My worthless cats, fat on Purina One, are perfectly willing to let as many mice as can squirm in run about INFECTING surfaces. The cats are too busy for micing. My sofa is not going demolish ITSELF, now is it? They can’t be troubled to eviscerate mice and leave the choicest bits on my pillow like NORMAL cats do. SO I rely on the hawks, and we’ve seen maybe four mice inside in the four years we have lived here. The cats watched with bored eyes as I caught each mouse in a Tupperware. Then I marched them so far down the Silver Comet trail to release them that they are probably STILL making their way back, all their belongings in hobo-bundles on sticks, toted over their displaced, over-anthropomorphized shoulders.

We have foxes, too, the red ones.
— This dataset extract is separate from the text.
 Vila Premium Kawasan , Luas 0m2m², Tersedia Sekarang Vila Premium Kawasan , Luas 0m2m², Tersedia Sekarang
Last spring my neighbor kept seeing the same one, up on her porch eating the dog’s kibble, but I hear they eat the troublesome mice as well. Good job, foxes.

I wish that there were things that would reliably eat a few things that are likely to show up on tour when the swing is traveling backward. I need travel newts in my pockets to eat up all the strange bacterium I will be meeting in airports. And SPEAKING of air travel! I also need perfectly enormous half-man half-bat cannibals to hang upside down under the airplane seats and pop up and gobble anyone who sits in front of me that can’t be happy unless they recline their seat all the way back.
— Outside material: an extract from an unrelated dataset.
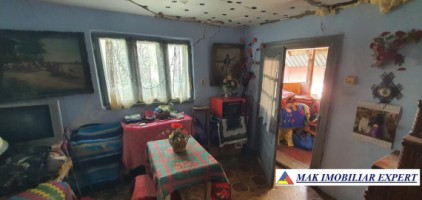casa-5-camere-cu-teren-1400-mp-nucsoara-de-vanzare-nucsoara-arges-12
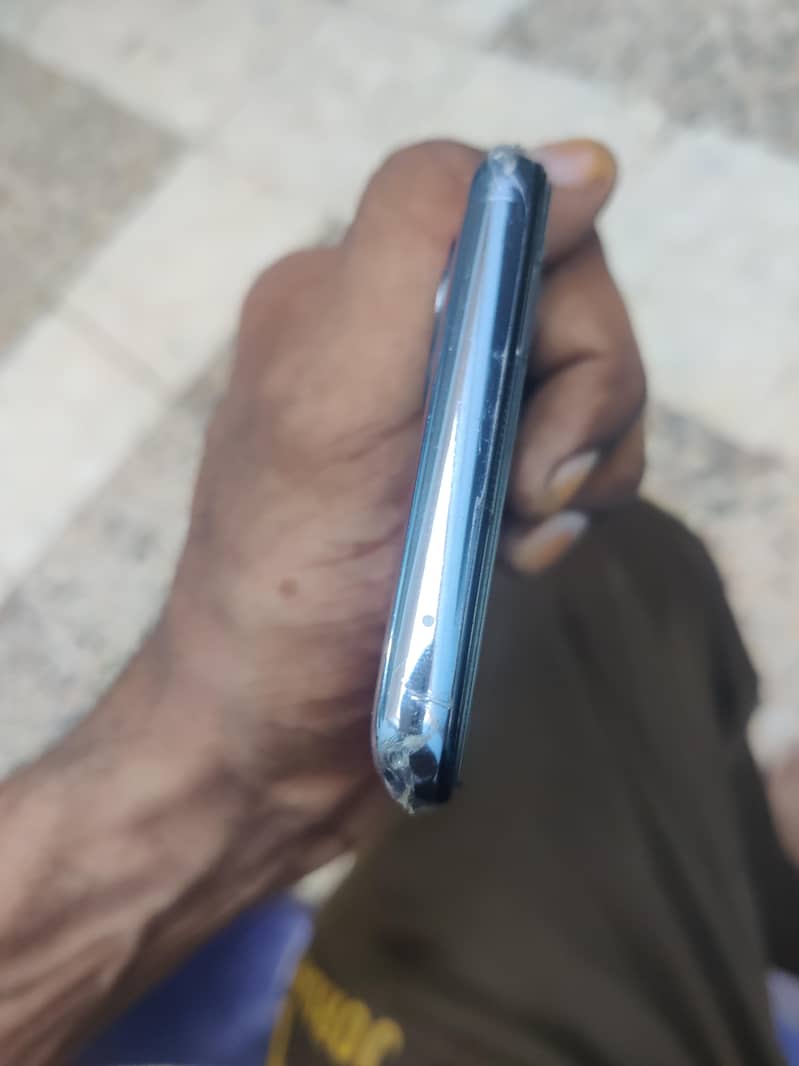 One Plus 9 6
And on every tour, you get that stop where…no one comes. The booksellers shoot you pitying glances as you sit gamely at your little table. People rush past you trying desperately to avoid meeting your eyes as if you have a big sign around your neck that says, I HAVE LEPROSY! AND I WANT TO KISS YOU! At that point, I need red tail hawks to swoop down and pick me up and fly me fast out the door and deposit me kindly at the closest bar. If ONLY tour was more like my backyard, chock full of helpful things that eat things. That would be perfect!
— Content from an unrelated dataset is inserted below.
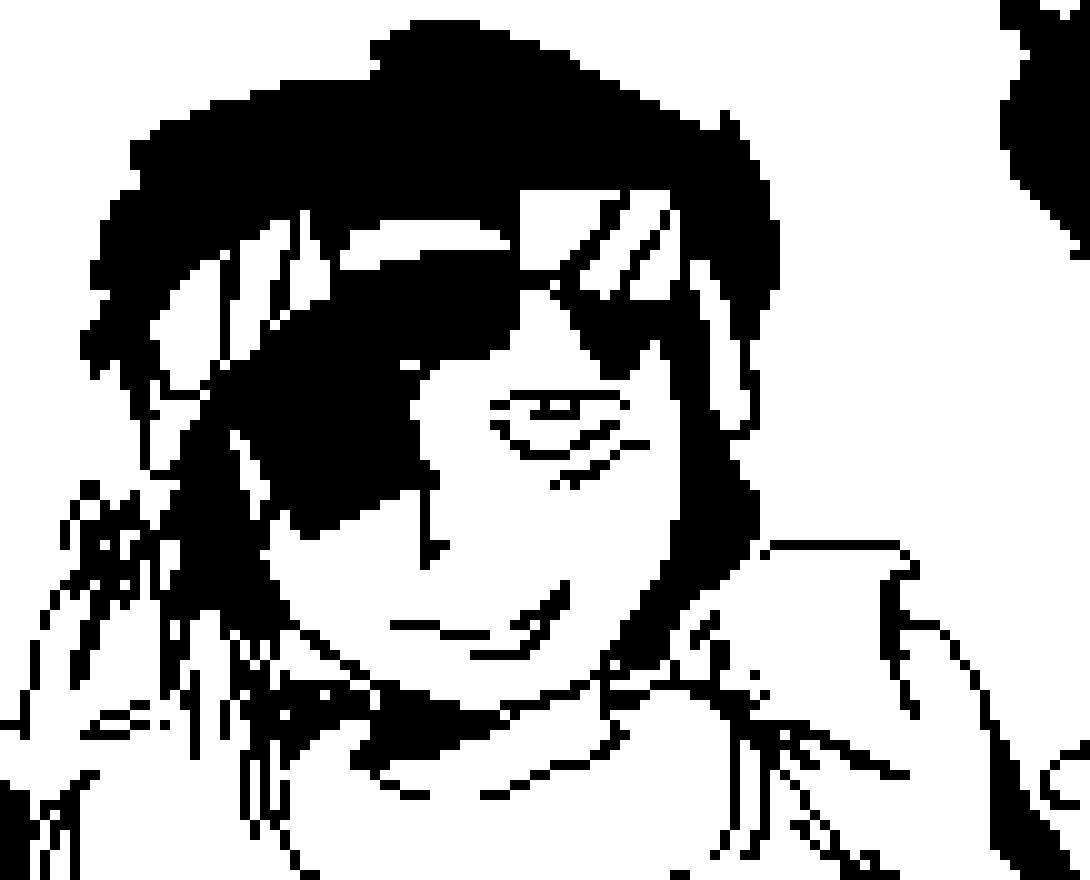 [ebac2a] ough, ilyt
Bestselling novelist Joshilyn Jackson lives in Powder Springs, Georgia with her husband, their two kids, a hound dog, four gerbils, a twenty-two pound, one-eyed Main Coon cat named Franz Schubert and a small auxiliary cat named Boggart. She wishes their neighborhood was zoned for goats. Both her SIBA award winning first novel, gods in Alabama, and her Georgia Author of the Year Award winning second novel, Between, Georgia, were chosen as the #1 BookSense picks for the month of their release, making Jackson the first author in BookSense history to have Number 1 picks in consecutive years. Her third novel, The Girl Who Stopped Swimming, releases on March 4th. You can visit her on the web at
http://joshilynjackson.com/

4 comments:

Unknown said...

Oh Joshilyn, you have me laughing out loud here. No bog in my backyard - we have dust storms instead from the paths the dogs have made through it - but just as many mosquitoes. We put up a bat box too and see them flying during the summer but they evidently don't think it is posh enough to actually live in it! LOL
Good luck on your tour - hope to see you at one of the Atlanta book signings (and I may even bring you a glittery sign saying "I DON'T have leprosy and I DON'T want to kiss you!" for your table. LOL
Jill

Roxanne said...

I am heartbroken that HOUSTON is not on your list of places to tour as it IS southern, although the Texans only consider it to be. . .well. . .Texan. But I just saw the release date of TGWSS and realized it is a mere month and 3 days away. I will BLOCK OUT March 4th. Let the reading commence.

Fran said...

We got your poster for the shop today! It is lovely and wonderful, as are you, and we can't wait to meet you!

geeky Heather said...

NOT "bog"..."wetlands". "We have wetlands behind our house." Makes you sound as if you installed them on purpose to help the environment, and that all manner of exotic flora and fauna exist there rather than just newts and bats. ;)

Loved the post!! Living in downtown Atlanta, I'm happy for the falcons that nest on the big buildings and devour the mice and nasty rats!! The mice are darling, but the last one we had invaded my PIANO and ate my CHOCOLATE! The NERVE! That was the point when the "mouse safe" trap had to go and I began playing hardball.